GO-MIT meeting notes
REGO (Re-engineering the Gene Ontology) Workshop meeting
Friday, March 16, 2007 (afternoon session)
Harvard Institutes of Medicine New Research Building (NRB) Room 258 (by Invite only)
Participants:
- Gil Alterovitz (Harvard, MIT)
- Judy Blake (GO, MGI)
- Mary Dolan (GO, MGI)
- Midori Harris (GO, EBI)
- David Hill (GO, MGI)
- Jon Liu (MIT)
- Jane Lomax (GO, EBI)
- Chris Mungall (GO, LBNL)
- Marco Ramoni (Harvard)
- Michael Xiang (MIT)
Opening discussion
GO motives:
- How to identify & prioritize areas to improve
- How to evaluate the state of an ontology and measure progress/improvement
Mike - how data were generated
- Look at variation in information content - calculate mean & SD for information content at each level
- Flag nodes off by >1.96 SD (difference from mean for level)
- Found lots more 'too general' than 'too specific' nodes -- this may be an artifact of using longest path, and not distinguishing between is_a & part_of relationships
- has a tendency to place nodes deeper in graph
- Discussion point: does it make a difference to the results if you use only is_a or only part_of?
- GO people point out that the analysis can treat is_a tree separately; the ontologies are not really "part_of complete"
David - Children of 'anatomical structure development' form just a flat list now; we could impose much more organization.
- - development terms are part_of at much deeper levels than they are by is_a relationships
- (example of 'amygdala development' on screen)
- - would certainly expect to get different result from analysis using is_a only -- that should flag lots of terms, and give us extremely useful information about where to add intermediate terms.
Moment of insight: the two relationship types are essentially different axes of classification within GO; MIT group had been treating them as equivalent
- GO BP terms can be differentiated by type of process, or by level at which it occurs
- could have chosen one or the other, but would have lost lots of info, along with a perfectly natural way to organize
- explains position of 'pigmentation,' 'immune process', etc.
- starting to think of "sub-ontologies" present within process ontology
- want way to tell computer what granularity level applies
- users want way to get from tangled graph to "my" part of ontology, i.e. a specific area of interest
- clever ways to use partitions - e.g. go slims
- partitions don't have bias in representation; see true features of nodes
- Action: Harvard/MIT group to repeat analysis for is_a and part_of separately.
- Action: GO to inform Harvard/MIT group of BP "sub-ontologies," and indicate if any sub-ontologies exist for any of the other branches of GO.
- Action: Harvard/MIT group to consider sub-ontologies separately for partition/entropy analysis.
What about when several papers report the same thing?
- Not a problem; analysis only uses 1 or 0, i.e. annotation to a node exists or not (don't count separate instances)
- Action: Harvard/MIT group to deal with annotation column 4 ("NOT"); remember to propagate DOWN for NOT annotations (or don't use them).
Fuzzy sets
- a. fuzzy annotation - e.g. core function, as opposed to other annotated things?
- what does it mean?
- easiest to illustrate for component
- Gil - indicate which feature to focus on? rank annotation importance
- David - but how do you rank? usually depends on context
- Chris - probability of that context arising
- annotation captures a potential to perform function
- supplement with other info, esp. expression (if right other things are present, gene prod does x)
- Judy - look at yeast, compare/contrast with (e.g.) mouse - annotation much nearer complete for yeast; the relevant terms available, whereas mammal annotation requires more extenstive ontology additions
- Possible action item: compare results for mouse-specific and yeast-specific sets
- b. fuzzy term-term relationships
- (no further discussion)
Going through sample suggestions on handout
- pilus retraction
- action item: for pilus biogenesis & pilus retraction, find bacterial expert(s) (e.g.
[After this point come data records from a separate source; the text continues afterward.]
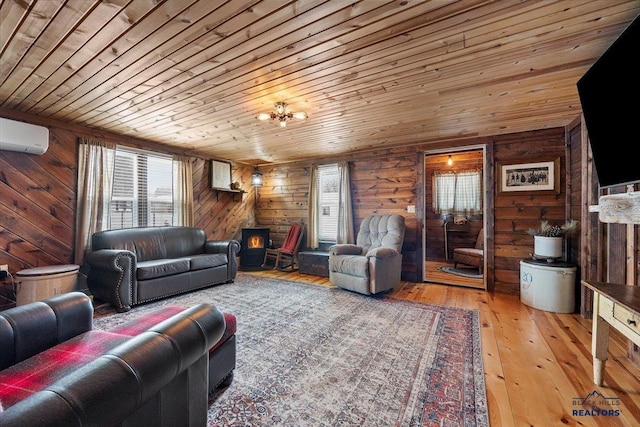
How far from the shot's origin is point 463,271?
5.18m

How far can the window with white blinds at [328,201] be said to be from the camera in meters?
5.39

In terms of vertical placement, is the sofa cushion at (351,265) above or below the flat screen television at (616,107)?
below

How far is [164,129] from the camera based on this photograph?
12.3 ft

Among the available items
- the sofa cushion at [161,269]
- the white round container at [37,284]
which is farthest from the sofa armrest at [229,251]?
the white round container at [37,284]

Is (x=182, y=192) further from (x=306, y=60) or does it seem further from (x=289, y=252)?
(x=306, y=60)

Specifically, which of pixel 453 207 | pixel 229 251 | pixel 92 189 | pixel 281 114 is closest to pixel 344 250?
pixel 229 251

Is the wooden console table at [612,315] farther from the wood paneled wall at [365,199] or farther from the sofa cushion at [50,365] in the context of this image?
the sofa cushion at [50,365]

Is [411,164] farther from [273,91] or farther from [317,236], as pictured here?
[273,91]

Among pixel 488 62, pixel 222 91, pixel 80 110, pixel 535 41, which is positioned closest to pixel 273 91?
pixel 222 91

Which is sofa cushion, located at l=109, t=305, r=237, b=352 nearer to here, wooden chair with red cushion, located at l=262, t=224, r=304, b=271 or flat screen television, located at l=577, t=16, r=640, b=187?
flat screen television, located at l=577, t=16, r=640, b=187

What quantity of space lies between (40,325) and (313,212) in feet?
14.2

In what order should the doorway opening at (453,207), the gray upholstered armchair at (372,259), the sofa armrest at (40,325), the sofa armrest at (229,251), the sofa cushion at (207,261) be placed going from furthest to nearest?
the doorway opening at (453,207) → the sofa armrest at (229,251) → the sofa cushion at (207,261) → the gray upholstered armchair at (372,259) → the sofa armrest at (40,325)

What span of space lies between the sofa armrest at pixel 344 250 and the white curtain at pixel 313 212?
134cm

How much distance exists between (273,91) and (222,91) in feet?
1.61
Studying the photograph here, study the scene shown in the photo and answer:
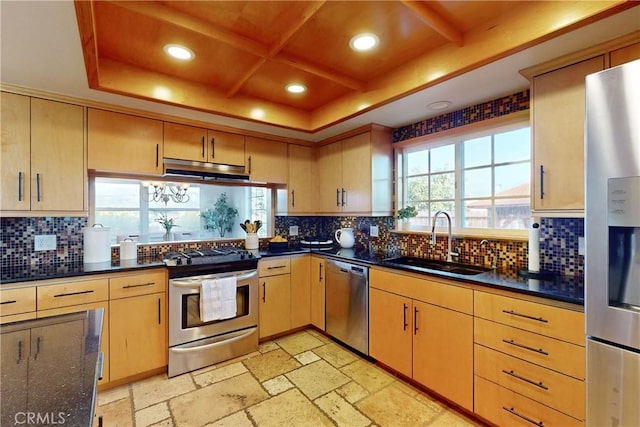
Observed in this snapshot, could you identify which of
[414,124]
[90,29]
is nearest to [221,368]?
[90,29]

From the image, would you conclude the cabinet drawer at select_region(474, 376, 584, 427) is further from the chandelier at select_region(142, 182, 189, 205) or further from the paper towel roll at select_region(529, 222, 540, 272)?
the chandelier at select_region(142, 182, 189, 205)

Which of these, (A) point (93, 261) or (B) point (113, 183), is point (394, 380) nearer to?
(A) point (93, 261)

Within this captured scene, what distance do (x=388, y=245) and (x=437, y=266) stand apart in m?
0.65

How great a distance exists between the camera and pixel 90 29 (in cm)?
145

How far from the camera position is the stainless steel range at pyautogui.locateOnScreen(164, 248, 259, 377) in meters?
2.41

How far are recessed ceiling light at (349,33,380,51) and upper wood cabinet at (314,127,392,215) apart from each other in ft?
3.66

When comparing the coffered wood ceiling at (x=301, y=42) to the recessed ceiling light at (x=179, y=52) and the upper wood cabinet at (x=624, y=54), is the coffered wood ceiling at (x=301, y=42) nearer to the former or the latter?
the recessed ceiling light at (x=179, y=52)

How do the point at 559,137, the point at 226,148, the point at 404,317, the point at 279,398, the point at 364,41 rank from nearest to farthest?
the point at 559,137 → the point at 364,41 → the point at 279,398 → the point at 404,317 → the point at 226,148

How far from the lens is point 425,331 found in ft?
6.93

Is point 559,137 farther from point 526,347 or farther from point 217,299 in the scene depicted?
point 217,299

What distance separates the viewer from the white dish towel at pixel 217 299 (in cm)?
248

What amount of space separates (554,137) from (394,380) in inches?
81.4

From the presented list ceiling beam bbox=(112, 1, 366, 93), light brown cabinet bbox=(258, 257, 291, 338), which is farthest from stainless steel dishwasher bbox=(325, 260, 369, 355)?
ceiling beam bbox=(112, 1, 366, 93)

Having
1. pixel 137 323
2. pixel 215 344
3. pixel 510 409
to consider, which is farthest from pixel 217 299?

Michelle) to check definitions, and whether pilus retraction should be part_of unidirectional conjugation
- multicellular organism reproduction
- this one would be OK looking only at is_a relationships
- cell wall peptidoglycan ... (GO:0051672)
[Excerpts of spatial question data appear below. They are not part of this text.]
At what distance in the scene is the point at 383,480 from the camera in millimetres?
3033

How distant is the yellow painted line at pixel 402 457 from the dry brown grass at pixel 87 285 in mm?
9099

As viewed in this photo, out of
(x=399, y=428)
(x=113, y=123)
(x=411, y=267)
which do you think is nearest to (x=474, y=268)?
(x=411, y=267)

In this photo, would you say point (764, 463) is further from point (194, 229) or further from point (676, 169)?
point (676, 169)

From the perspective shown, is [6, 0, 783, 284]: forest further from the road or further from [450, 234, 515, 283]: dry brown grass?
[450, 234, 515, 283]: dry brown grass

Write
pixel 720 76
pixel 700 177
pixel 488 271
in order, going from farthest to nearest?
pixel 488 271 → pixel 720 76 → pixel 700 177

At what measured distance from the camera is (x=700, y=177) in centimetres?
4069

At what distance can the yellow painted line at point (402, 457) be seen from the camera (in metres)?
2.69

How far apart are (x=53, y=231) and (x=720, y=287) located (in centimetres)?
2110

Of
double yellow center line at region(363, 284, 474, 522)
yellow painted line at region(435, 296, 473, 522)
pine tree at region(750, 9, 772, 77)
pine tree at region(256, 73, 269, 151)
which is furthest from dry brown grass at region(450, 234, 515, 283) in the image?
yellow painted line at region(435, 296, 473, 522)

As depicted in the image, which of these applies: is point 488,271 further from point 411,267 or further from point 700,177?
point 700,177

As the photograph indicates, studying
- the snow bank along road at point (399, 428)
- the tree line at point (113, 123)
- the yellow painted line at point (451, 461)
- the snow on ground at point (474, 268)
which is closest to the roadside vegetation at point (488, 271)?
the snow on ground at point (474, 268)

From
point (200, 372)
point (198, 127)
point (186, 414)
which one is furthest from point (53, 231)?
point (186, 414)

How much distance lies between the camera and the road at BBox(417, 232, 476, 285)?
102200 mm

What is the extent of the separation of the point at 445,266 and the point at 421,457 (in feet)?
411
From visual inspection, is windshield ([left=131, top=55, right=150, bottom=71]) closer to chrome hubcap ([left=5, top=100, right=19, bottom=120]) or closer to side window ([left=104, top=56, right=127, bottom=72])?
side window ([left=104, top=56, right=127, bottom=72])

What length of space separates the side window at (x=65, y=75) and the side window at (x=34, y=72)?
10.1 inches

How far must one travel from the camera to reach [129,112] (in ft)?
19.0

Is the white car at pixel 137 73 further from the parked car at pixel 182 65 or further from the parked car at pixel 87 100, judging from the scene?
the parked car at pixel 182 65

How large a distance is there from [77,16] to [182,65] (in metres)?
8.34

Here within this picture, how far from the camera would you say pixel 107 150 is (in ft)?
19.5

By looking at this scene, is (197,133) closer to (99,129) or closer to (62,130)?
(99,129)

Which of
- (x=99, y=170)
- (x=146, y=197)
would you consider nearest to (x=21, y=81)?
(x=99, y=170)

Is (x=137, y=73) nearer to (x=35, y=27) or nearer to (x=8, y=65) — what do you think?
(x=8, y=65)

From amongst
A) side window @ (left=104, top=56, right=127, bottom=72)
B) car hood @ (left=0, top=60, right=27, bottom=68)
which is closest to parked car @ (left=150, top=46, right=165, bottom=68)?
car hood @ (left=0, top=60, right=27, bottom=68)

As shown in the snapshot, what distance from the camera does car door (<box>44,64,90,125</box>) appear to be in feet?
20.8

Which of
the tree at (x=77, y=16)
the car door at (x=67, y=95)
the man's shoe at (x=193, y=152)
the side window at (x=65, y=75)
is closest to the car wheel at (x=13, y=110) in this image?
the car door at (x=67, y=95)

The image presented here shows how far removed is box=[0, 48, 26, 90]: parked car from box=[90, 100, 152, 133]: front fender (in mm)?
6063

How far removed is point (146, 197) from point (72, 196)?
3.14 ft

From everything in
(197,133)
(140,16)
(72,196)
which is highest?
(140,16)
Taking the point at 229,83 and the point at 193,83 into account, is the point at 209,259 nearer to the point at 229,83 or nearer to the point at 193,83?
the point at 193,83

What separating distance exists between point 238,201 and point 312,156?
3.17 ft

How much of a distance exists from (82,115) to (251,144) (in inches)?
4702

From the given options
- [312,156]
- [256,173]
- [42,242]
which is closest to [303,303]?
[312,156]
- pass suggestion on to PAMGO group; looks OK to us
- lymphocyte anergy
- ask Alex!
- neurotrophin production
- use GO:0043524 'negative regulation of neuron apoptosis' (has narrow synonym 'neuron survival')
- make neurotrophin production part_of GO:0043524
- considering adding more general 'production' terms, but wait until we discuss it more -- existing production terms seem tied to experimental observations; also bringing in level of observation
Intervening discussion
Aside on synonyms - Gil suggests using thesaurus (e.g. NCI Thesaurus) to generate synonyms comprehensively; could implement some automation (but would have to do some manual mapping)
- Action item: GO to look into mapping thesaurus to GO terms for use in synonym generation
Aside on technology - marco suggests a tool that can suggest changes, and rank based on computations using co-occurrence of terms for same set of genes
- circumnutation
- ask Jen & Tanya
When GO curators add a BP term, we ask ourselves what's the closest existing GO term (what kind of process is it?), then ask if every instance of process is part of an instance of the proposed part_of parent, type of proposed is_a parent
[didn't catch a comment from Mike about one of the computational challenges, but it has to do with finding parent terms]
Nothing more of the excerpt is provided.